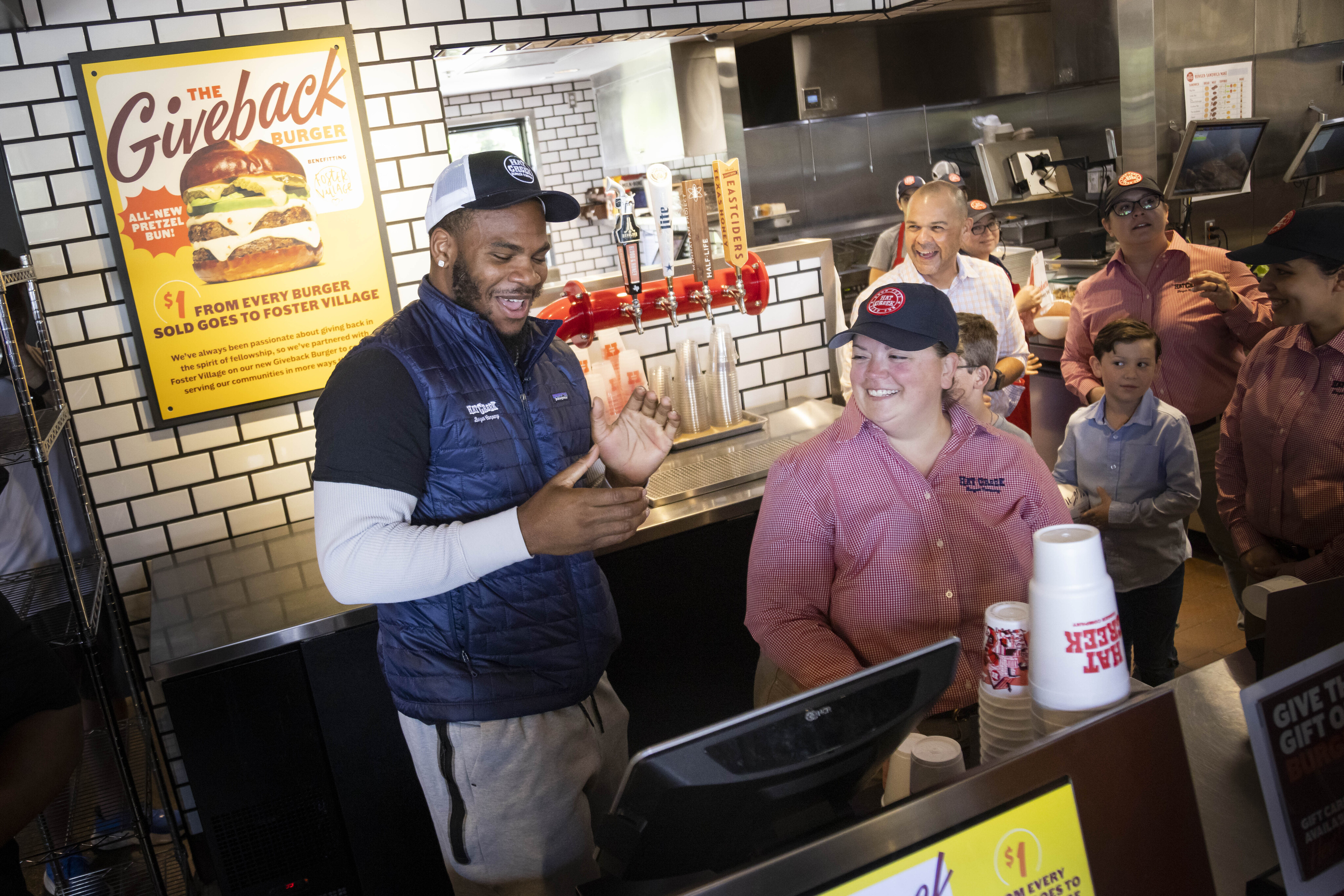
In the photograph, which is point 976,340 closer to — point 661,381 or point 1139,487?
point 1139,487

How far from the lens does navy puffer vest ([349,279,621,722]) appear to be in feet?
5.33

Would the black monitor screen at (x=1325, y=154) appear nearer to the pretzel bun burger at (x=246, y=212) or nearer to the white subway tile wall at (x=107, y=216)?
the white subway tile wall at (x=107, y=216)

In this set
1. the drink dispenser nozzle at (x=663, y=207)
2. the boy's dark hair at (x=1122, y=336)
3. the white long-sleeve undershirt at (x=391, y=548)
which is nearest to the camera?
the white long-sleeve undershirt at (x=391, y=548)

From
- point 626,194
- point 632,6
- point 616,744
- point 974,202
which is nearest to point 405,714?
point 616,744

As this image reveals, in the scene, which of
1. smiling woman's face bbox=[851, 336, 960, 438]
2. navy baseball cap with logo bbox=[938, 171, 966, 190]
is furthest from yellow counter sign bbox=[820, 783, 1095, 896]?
navy baseball cap with logo bbox=[938, 171, 966, 190]

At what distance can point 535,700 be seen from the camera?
1.70 metres

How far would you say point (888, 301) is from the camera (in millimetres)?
1834

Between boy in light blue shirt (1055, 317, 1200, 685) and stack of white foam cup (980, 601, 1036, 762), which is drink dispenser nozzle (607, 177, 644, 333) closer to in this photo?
boy in light blue shirt (1055, 317, 1200, 685)

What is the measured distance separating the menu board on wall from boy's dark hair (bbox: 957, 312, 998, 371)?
1.65 metres

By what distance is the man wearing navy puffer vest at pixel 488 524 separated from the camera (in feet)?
4.85

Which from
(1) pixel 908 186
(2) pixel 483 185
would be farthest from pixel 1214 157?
(2) pixel 483 185

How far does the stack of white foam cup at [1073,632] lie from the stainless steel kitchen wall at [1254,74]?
16.3ft

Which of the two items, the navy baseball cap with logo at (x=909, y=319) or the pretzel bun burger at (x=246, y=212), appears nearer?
the navy baseball cap with logo at (x=909, y=319)

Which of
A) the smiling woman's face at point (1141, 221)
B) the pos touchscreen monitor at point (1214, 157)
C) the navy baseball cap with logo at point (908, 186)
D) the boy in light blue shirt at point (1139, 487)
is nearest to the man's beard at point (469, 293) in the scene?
the boy in light blue shirt at point (1139, 487)
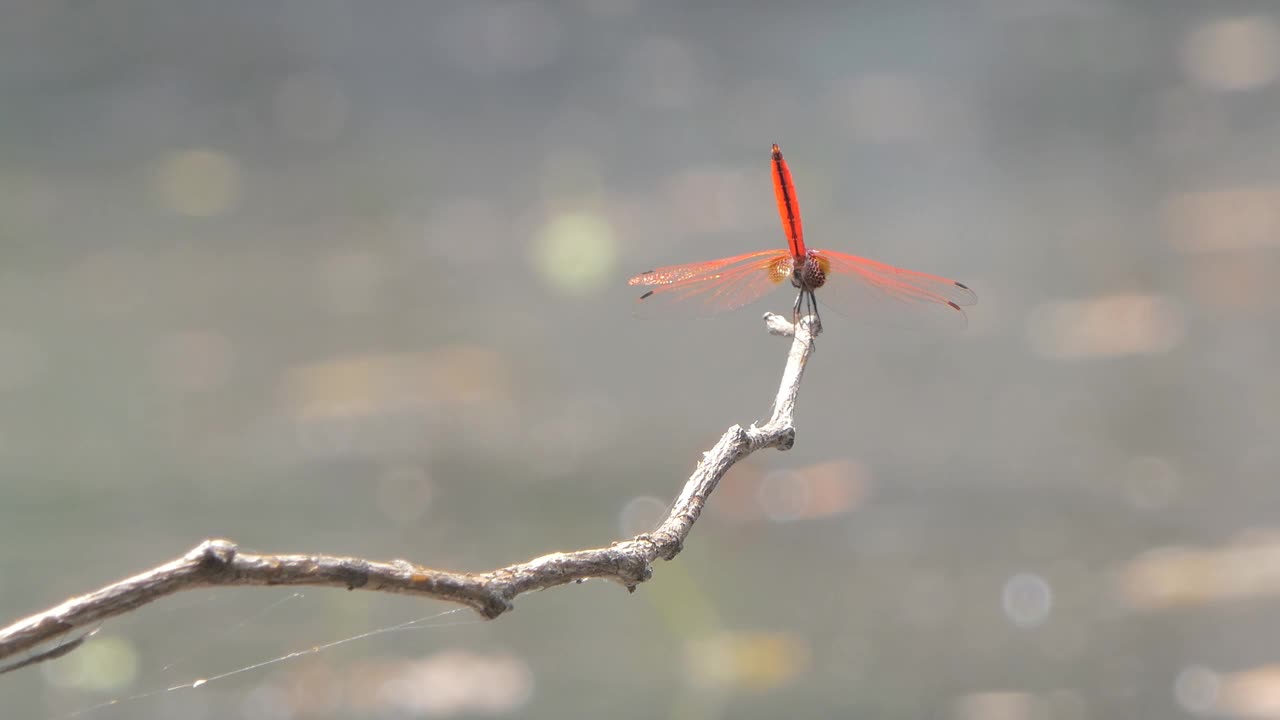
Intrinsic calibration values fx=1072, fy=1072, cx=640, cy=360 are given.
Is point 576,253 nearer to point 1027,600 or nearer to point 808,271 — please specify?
point 1027,600

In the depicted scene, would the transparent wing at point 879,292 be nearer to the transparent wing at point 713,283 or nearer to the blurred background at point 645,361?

Exercise requirements: Set down exactly, from the line that contains "Which of the" through the last line of the data, each line as it stands, and leave the pictures out.

The output:
Which of the two items, the navy baseball cap with logo at (x=909, y=319) or the pretzel bun burger at (x=246, y=212), appears nearer?
the navy baseball cap with logo at (x=909, y=319)

Which of
A) the smiling woman's face at point (1141, 221)
B) the pos touchscreen monitor at point (1214, 157)
C) the navy baseball cap with logo at point (908, 186)
D) the boy in light blue shirt at point (1139, 487)
is nearest to the man's beard at point (469, 293) in the scene?
the boy in light blue shirt at point (1139, 487)
Intrinsic calibration values fx=1072, fy=1072, cx=640, cy=360 are given.
Is point 576,253 nearer to point 1027,600 or nearer to point 808,271 — please specify?
point 1027,600

In the depicted scene, would the transparent wing at point 879,292 be nearer to the transparent wing at point 713,283 or nearer to the blurred background at point 645,361?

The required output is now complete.